Ces explications données par
Cristián G. étaient d’autant plus invraisemblables que le
squelette, bien qu’incomplet, se présentait dans la disposition
anatomique, ce qui fait immédiatement penser à l’inhumation d’un
individu unique, analyse renforcée par la présence de vêtements et
d’objets à proximité du corps ou en contact avec lui : des
restes d’un jean et d’une chaussure, une cravate, identique à
celle de l’uniforme porté par les élèves de ce lycée technique
dans les années 1980, ainsi qu’une montre-calculette de marque
Casio facile à dater et surtout totalement inconnue au 19e
siècle. La cravate et la montre ont même pu être identifiées.
Par empathie envers la famille
Fernández Lima en état de choc après ces tragiques révélations
au bout d’une si longue attente et saisi de vertige devant
l’injustice manifeste provoquée, dans ces circonstances si
particulières, par une légitime prescription (20 ans), le procureur
a cherché une voie pour contourner l’obstacle légal et il en a
trouvé une. Il vient de demander au juge d’instruction
l’inculpation de Cristián G. pour entrave aggravée à la justice
constituée par ses mensonges, ses fausses pistes visant à égarer
les enquêteurs et ses tentatives pour soustraire les preuves d’un
crime. Sur le plan pénal, l’inculpé risque six ans de prison, une
peine beaucoup plus légère que celle qu’il aurait encourue pour
meurtre, peine qui aurait de toute façon été réduite pour cause
de minorité au moment de la commission des faits. Cependant, outre
la lumière crue qu’elle jette sur l’individu, dont le visage
apparaît partout dans les médias, et le soupçon qui, en s’emparant
d’une bonne partie de son entourage, risque de ruiner très vite sa
vie sociale, cette mise en cause judiciaire permet de relancer,
indirectement, la recherche de la vérité sur l’homicide lui-même.
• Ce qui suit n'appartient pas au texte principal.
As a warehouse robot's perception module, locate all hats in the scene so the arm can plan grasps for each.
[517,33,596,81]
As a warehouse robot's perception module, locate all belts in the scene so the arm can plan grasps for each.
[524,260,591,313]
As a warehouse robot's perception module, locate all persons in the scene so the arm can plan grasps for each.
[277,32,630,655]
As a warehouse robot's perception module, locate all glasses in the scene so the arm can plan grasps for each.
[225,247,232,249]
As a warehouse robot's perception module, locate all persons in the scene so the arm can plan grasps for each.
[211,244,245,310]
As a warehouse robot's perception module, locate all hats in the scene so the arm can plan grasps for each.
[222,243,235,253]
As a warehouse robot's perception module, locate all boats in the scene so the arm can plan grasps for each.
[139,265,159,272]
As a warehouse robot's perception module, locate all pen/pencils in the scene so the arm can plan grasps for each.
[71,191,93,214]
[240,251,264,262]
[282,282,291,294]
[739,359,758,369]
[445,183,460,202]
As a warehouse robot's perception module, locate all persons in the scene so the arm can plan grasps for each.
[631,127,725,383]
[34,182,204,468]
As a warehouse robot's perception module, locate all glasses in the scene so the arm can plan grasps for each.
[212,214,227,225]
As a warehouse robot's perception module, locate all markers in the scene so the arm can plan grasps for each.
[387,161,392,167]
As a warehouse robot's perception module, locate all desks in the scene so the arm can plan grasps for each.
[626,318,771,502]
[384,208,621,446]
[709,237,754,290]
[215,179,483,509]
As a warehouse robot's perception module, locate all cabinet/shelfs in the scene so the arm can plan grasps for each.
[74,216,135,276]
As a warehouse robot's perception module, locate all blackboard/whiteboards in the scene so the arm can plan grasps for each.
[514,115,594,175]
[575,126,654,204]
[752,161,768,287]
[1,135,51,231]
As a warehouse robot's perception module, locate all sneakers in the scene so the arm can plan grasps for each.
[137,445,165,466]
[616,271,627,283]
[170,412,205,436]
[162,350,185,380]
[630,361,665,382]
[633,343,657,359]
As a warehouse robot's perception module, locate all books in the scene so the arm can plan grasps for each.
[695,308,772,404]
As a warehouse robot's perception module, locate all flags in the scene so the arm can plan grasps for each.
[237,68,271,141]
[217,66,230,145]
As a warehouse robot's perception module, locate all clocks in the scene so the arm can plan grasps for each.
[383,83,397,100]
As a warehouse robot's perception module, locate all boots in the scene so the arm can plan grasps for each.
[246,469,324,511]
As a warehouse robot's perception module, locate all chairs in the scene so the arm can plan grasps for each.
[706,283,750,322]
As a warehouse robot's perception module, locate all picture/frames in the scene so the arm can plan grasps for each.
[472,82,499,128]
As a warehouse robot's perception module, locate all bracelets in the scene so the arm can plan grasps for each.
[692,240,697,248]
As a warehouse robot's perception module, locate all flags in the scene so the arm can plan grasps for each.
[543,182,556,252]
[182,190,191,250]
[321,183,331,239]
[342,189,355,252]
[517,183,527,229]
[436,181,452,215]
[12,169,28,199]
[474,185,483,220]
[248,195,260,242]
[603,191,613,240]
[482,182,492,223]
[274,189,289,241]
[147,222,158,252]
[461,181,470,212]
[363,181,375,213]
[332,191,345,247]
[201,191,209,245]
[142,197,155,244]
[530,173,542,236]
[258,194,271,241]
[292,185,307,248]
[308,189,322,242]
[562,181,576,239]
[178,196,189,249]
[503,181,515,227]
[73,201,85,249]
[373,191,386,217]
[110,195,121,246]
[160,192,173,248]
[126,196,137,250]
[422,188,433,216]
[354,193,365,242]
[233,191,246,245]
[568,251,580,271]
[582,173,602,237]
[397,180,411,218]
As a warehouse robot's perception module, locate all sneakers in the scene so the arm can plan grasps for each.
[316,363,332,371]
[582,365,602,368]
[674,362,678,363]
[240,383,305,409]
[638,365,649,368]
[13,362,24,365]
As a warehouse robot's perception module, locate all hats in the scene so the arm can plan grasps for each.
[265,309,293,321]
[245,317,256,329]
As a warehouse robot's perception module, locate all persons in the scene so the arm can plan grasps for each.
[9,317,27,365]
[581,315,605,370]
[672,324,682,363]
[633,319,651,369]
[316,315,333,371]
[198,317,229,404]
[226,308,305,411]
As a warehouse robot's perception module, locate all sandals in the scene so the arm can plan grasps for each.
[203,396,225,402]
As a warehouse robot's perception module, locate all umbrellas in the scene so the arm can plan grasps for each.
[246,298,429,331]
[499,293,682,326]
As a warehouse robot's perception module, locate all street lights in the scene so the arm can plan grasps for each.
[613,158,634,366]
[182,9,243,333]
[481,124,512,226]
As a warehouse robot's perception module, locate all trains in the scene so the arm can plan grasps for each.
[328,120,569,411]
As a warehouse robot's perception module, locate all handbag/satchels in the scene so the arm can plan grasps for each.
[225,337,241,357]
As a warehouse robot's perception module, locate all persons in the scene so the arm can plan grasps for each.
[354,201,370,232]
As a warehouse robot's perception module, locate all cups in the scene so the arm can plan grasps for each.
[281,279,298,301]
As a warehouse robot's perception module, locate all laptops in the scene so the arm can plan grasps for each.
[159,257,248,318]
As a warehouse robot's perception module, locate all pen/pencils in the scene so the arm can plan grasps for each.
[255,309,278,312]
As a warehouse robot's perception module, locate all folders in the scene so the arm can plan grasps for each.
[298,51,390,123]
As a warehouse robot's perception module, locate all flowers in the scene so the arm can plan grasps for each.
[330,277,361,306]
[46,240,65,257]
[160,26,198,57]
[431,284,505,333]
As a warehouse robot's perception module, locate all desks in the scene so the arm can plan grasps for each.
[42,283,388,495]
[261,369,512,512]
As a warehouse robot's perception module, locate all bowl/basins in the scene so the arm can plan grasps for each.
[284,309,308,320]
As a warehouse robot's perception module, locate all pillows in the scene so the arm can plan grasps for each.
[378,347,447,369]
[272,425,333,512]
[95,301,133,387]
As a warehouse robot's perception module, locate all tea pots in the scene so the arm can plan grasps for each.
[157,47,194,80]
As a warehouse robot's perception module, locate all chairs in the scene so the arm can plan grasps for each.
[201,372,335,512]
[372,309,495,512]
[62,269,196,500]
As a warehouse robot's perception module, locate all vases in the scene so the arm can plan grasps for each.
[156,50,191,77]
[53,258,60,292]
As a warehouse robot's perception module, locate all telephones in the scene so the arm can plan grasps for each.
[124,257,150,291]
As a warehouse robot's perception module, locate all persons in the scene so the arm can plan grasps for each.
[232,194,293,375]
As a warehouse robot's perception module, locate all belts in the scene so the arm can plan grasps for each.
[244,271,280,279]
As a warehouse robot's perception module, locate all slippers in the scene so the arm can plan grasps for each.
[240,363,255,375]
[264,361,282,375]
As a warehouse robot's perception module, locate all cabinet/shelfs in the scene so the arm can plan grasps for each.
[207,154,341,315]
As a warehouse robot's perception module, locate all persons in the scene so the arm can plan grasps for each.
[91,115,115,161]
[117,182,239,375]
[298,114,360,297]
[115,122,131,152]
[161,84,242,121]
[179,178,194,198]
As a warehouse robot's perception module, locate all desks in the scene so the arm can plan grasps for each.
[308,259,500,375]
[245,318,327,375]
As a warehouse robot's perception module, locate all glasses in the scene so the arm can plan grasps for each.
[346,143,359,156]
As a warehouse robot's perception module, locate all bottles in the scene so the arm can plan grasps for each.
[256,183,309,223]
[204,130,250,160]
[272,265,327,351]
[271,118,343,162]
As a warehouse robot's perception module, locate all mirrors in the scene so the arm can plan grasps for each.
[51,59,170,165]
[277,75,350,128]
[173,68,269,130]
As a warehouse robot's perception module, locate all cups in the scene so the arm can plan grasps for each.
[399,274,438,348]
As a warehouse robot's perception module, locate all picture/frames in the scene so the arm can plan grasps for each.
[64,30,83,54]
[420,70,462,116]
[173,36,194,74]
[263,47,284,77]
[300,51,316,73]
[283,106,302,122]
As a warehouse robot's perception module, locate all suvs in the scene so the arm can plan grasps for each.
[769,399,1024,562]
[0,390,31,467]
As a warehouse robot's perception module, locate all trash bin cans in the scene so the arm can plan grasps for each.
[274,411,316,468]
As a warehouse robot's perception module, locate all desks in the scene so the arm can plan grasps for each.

En remontant très haut dans le
temps, le juge d’instruction devrait pouvoir interroger le suspect
et ses proches encore en vie sur l’enchaînement des faits ayant
abouti à la présence d’un corps à cet endroit et, ce faisant, il
pourra peut-être tirer au clair le pourquoi du comment du silence
assourdissant de la famille G. (un père aujourd’hui décédé, une
mère, une fille et ce fils) lorsque, soutenus par le club de foot
local et désespérés au point d’en appeler à la presse, les
parents d’un camarade de classe de Cristián cherchaient Diego
partout et sans relâche. Diego, cet ado de la classe de leur fils et
frère qui partageait la passion de celui-ci pour les motos.
Lorsque pour la dernière fois,
Diego a été vu dans la rue par un de ses copains le jour de sa
disparition, il marchait en effet vers la maison de son camarade de
lycée.
© Denise Anne Clavilier
Pour aller plus loin :
Ajouts du 14 août 2025 :
lire cet
article de La Prensa sur la prochaine présentation d’une
proposition de loi sur initiative d’un député du PRO (droite
libérale des affaires) qui déplacerait le début du décompte pour
la prescription d’un crime au jour de la découverte du corps au
lieu, comme aujourd’hui, de celui de la disparition de la victime,
sur le même sujet, lire
l’article
de Clarín
lire cet
article de La Nación sur les langues qui se délient.
Selon la déposition sous serment de l’un des maçons, Cristián G.
semblait très tendu depuis le début des travaux dans cette parcelle
encombré de bric-à-brac qui avait appartenu à la famille G. mais
qui est maintenant mitoyenne.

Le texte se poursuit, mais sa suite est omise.